Le trio s’est fait plaisir 
Puis, les trois compères sont arrivés. Cool. Eric Singer, batteur des légendaires Kiss, s’est mis aux percussions. Sans son
maquillage de félin, cela va de soi. John Corabi, qui fit il y a quinze ans un passage éclair au sein des ingérables et intenables
Mötley Crüe, s’est emparé de sa gratte et de son micro. Dégaine de pirate, voix cassée, un authentique punk le «Crabby». Bruce Kulick s’est sagement assis, toujours taquin, guitare en bandoulière. 

Visiblement heureux d’être là, devant un parterre de deux cents cinquante mélomanes de tout âge ravis de n’avoir ces gars-là que pour eux, le trio s’est fait plaisir. 

Dès les premiers accords de «Hard luck woman», hymne kissien de 1976, le ton est donné. Pas de gros cirque à l’américaine, pas de flammes, ni de sang, ni de confettis, mais des chansons intemporelles servies par d’humbles musiciens. Parce qu’il en faut de l’humilité pour jouer à Chantemerle alors que le reste de l’année on remplit les arènes du monde entier. 

Eric Singer est de ceux-là, de ceux qui respirent la musique et pour qui le mot «vacances» ne veut rien dire. 

La suite du set, qui dura deux mi-temps de foot, a fait la part belle au répertoire de Kiss («Nothin’ to lose», «Forever», «Beth», «Every time I look at you», «I walk alone»). Of course. Deux magnifiques incartades dans l’oeuvre du Crüe («Hooligan’s holiday» et «Home sweet home»), des clins d’oeil à Union («Love») et The Scream («Man in the moon»), et pour terminer une reprise de «Oh darling» des Beatles qui leur a valu une standing ovation. 

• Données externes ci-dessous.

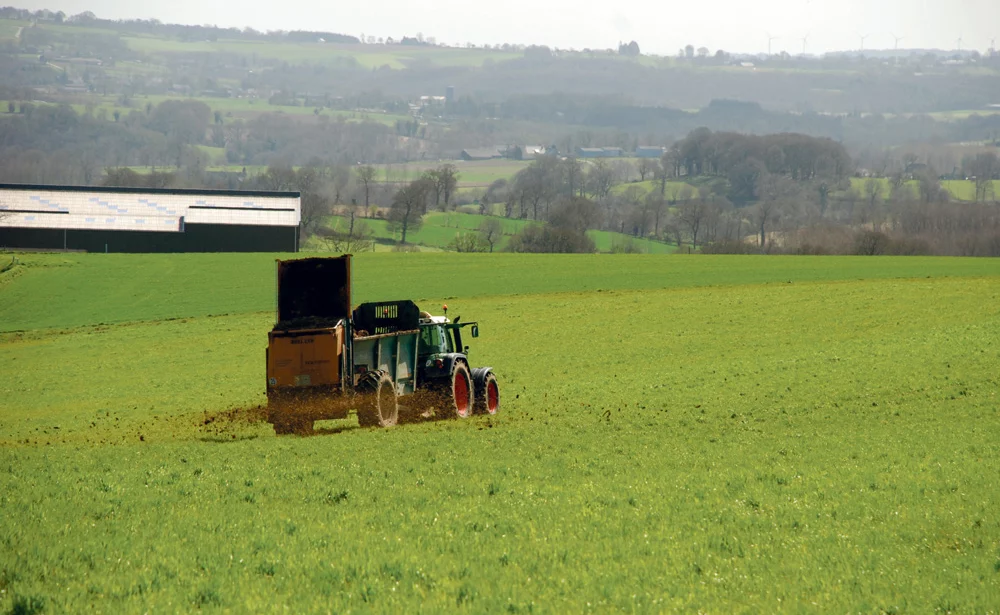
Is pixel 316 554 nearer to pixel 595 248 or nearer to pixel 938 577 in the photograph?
pixel 938 577

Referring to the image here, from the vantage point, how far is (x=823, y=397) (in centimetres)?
2791

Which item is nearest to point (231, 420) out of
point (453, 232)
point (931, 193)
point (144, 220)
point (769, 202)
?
point (144, 220)

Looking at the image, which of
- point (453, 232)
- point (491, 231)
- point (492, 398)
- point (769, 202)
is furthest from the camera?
point (769, 202)

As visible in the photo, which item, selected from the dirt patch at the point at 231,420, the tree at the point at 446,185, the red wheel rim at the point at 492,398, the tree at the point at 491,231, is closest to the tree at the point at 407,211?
the tree at the point at 491,231

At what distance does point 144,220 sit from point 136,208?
→ 9.92ft

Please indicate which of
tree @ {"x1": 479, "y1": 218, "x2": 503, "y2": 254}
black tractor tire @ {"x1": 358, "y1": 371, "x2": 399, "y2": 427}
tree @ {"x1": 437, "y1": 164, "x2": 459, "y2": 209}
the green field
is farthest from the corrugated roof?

Et dire que pendant ces moments de grâce sonore, Ahren Spylo crucifiait Genève Servette à lui tout seul aux Vernets. Quelle soirée! 

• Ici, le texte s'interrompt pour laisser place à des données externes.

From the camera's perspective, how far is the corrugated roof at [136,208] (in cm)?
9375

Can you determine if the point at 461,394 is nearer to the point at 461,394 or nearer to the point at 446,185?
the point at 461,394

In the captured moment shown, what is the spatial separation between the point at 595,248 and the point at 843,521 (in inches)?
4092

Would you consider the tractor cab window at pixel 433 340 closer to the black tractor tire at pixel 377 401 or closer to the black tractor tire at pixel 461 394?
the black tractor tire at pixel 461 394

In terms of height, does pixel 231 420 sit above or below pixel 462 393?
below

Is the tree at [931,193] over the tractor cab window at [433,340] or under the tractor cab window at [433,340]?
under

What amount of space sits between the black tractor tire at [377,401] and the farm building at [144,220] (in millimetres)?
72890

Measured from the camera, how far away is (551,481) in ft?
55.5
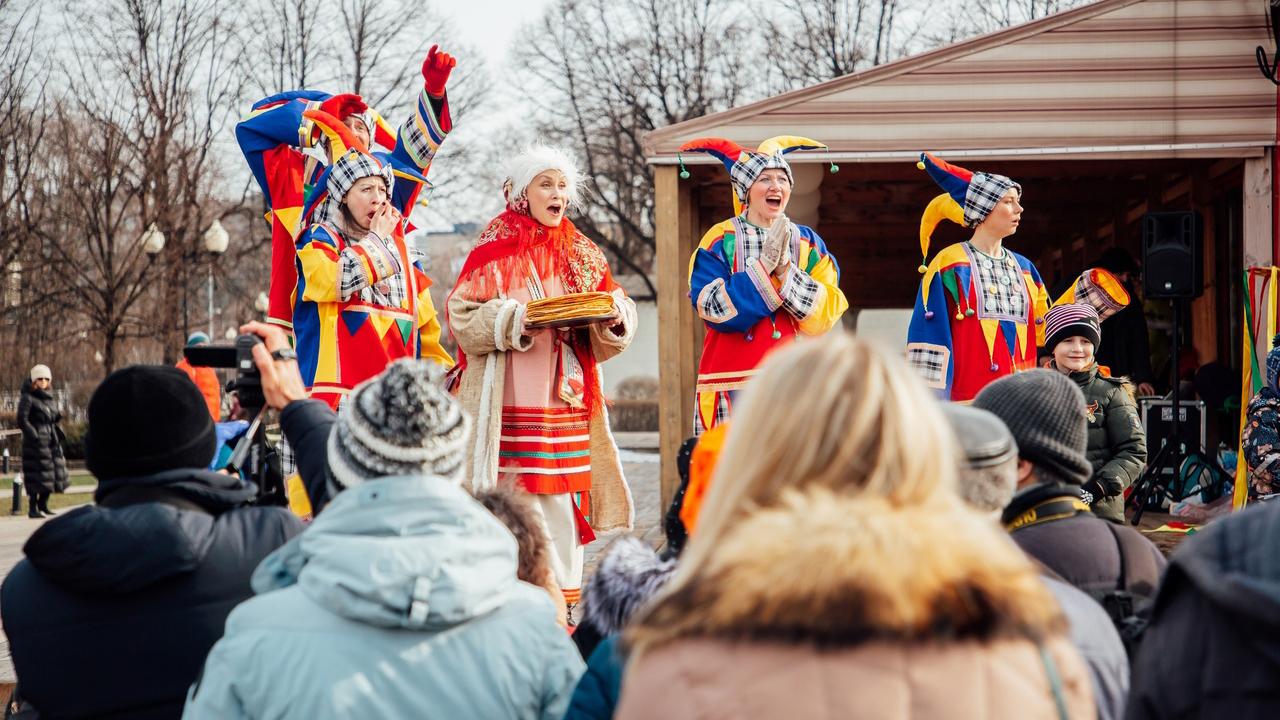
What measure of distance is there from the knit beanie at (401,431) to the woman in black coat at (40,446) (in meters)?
11.8

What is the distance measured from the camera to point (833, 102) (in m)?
8.63

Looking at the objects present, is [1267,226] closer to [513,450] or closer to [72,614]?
[513,450]

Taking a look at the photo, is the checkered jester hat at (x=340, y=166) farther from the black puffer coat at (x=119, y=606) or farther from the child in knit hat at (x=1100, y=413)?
the black puffer coat at (x=119, y=606)

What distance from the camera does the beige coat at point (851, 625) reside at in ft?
4.47

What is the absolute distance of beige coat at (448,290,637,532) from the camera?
→ 561cm

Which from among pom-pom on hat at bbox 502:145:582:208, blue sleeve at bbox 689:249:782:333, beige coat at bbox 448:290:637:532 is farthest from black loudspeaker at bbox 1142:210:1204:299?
pom-pom on hat at bbox 502:145:582:208

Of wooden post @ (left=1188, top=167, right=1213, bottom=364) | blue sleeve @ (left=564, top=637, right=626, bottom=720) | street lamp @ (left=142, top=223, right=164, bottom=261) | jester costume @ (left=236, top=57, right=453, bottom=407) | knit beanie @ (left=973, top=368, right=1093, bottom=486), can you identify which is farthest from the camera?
street lamp @ (left=142, top=223, right=164, bottom=261)

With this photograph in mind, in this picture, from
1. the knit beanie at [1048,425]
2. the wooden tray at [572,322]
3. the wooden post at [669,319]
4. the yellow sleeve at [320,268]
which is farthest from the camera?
the wooden post at [669,319]

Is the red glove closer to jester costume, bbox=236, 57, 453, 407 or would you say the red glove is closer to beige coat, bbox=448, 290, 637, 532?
jester costume, bbox=236, 57, 453, 407

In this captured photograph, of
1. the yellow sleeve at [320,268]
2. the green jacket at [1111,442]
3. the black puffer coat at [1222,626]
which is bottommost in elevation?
the green jacket at [1111,442]

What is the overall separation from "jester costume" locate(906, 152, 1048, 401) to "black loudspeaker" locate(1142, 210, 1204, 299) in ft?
11.6

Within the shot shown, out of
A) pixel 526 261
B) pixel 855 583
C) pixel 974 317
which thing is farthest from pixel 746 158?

Un peu plus tard, dans les vestiaires de l’Aula, les musiciens ont fait causette avec quelques fans et les organisateurs. Echange de cadeaux et de politesse, photos-souvenir, dédicaces, franche rigolade. 

Eric Singer en a même profité pour demander à David Camden, pierceur biennois, de changer ses boucles d’oreilles sur-le-champ.